The basic deal between American corporations and American politicians has been a terrible deal for America. Which is why a piece of legislation entitled the “For the People Act,” passed by the House and co-sponsored in the Senate by every Democratic senator except Manchin, is so important. It would both stop states from suppressing votes and also move the country toward public financing of elections, thereby reducing politicians’ dependence on corporate cash.
Corporations can and should bankroll much of what America needs. But they won’t as long as corporations keep bankrolling American politicians.
America is at a turning point on voting rights – one that’s almost as critical as the mid-1960s when the Civil Rights and Voting Rights Acts were passed.
The present choice is whether to expand voting rights and strengthen our democracy, or allow the GOP to enact even more restrictive voting laws and partisan gerrymandering — cementing themselves in minority rule for years to come.
Just as in the mid-1960s, presidential leadership will be a decisive factor.
Across the country, state Republicans have introduced over 250 bills restricting the right to vote. As a lawyer for the Arizona GOP recently admitted before the Supreme Court in seeking to defend the state’s voting restrictions, if they’re eliminated, “it puts us at a competitive disadvantage relative to Democrats.”
Democrats in Congress are fighting back against this anti-democratic agenda with their For the People Act and the John Lewis Voting Rights Advancement Act.
These bills would automatically register new voters, outlaw gerrymandering, expand early voting, ban restrictions on mail-in ballots, reform campaign finance laws, and restore the 1965 Voting Rights Act.
Mitch McConnell calls it a “power grab.” It is a power grab – grabbing power back for the people.
Yet although Democrats now possess a razor-thin majority in the Senate, these efforts don’t stand a chance unless Democrats overcome two obstacles there.
The first is the filibuster, a rule requiring 60 votes to pass regular legislation. The filibuster is not in the Constitution and not even in law. It’s just a Senate rule, which Democrats can and must end with their 51-vote bare majority.
The filibuster has historically been used against civil rights and voting rights. So it’s appropriate that Democrats finally end it in order to protect and expand these rights in the face of state efforts to restrict them.
Which raises the second obstacle. Two Democratic senators – West Virginia’s Joe Manchin and Arizona’s Kyrsten Sinema – have said they won’t vote to end the filibuster, presumably because they want to preserve their centrist image and appeal to Republican voters in their states.

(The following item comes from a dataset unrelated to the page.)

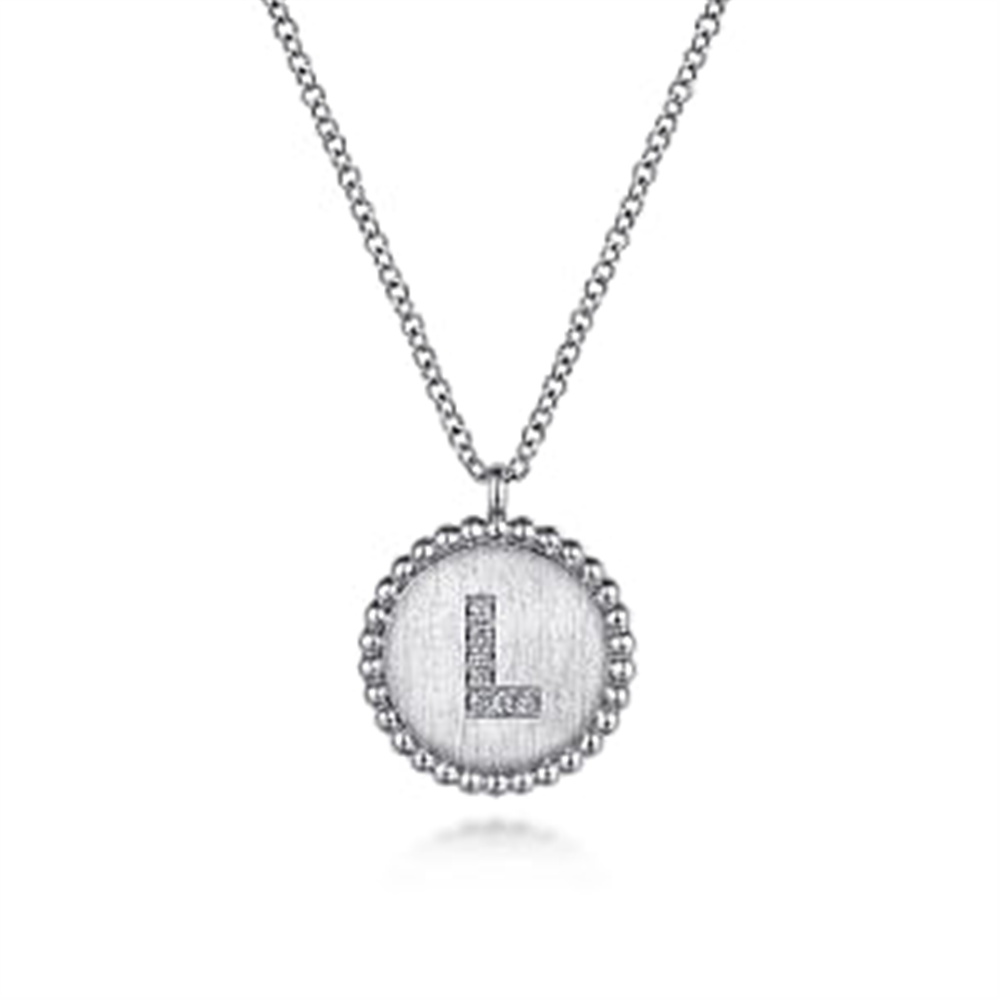 Discover the dazzling elegance of Gabriel & Co’s 925 Sterling Silver Diamond Bujukan Initial L Necklace. The silver necklace features a circular pendant with a textured surface and a capital "L" encrusted with small diamonds, all edged by an intricate beaded design.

Well, I’m sorry. The stakes are too high. We are talking about the future of civil and voting rights — critical to fighting racism and preserving American democracy. There is no excuse for two Democratic senators to allow Republicans to stomp on our democracy and entrench their minority rule for generations.

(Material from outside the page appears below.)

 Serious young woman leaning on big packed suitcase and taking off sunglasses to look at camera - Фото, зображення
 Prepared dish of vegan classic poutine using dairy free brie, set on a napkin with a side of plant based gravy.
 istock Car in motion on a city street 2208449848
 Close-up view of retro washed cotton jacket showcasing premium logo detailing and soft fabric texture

And there is no reason President Joe Biden should let them. It’s time for him to assert the leadership that President Lyndon Baines Johnson asserted more than a half-century ago.
When someone tried to persuade LBJ not to waste his time on civil and voting rights, he replied, “Well, what the hell’s the presidency for?” Johnson worked to break the southern filibuster – lobbying recalcitrant senators and pressuring their colleagues to do the same. As Senator Hubert Humphrey later described it, “the president grabbed me by my shoulder and damn near broke my arm.”
Historians tell us that Johnson’s efforts may have shifted the votes of close to a dozen senators, breaking the longest filibuster in Senate history and clearing the way for passage of the Civil Rights Act of 1964 and Voting Rights Act of 1965.
We are once again at a crucial juncture for civil rights and voting rights, one that will shape our nation for decades to come. Joe Biden must learn from LBJ, and wield the power of the presidency to make senators fall in line with the larger goals of the nation. Otherwise, as LBJ asked, “what the hell’s the presidency for?”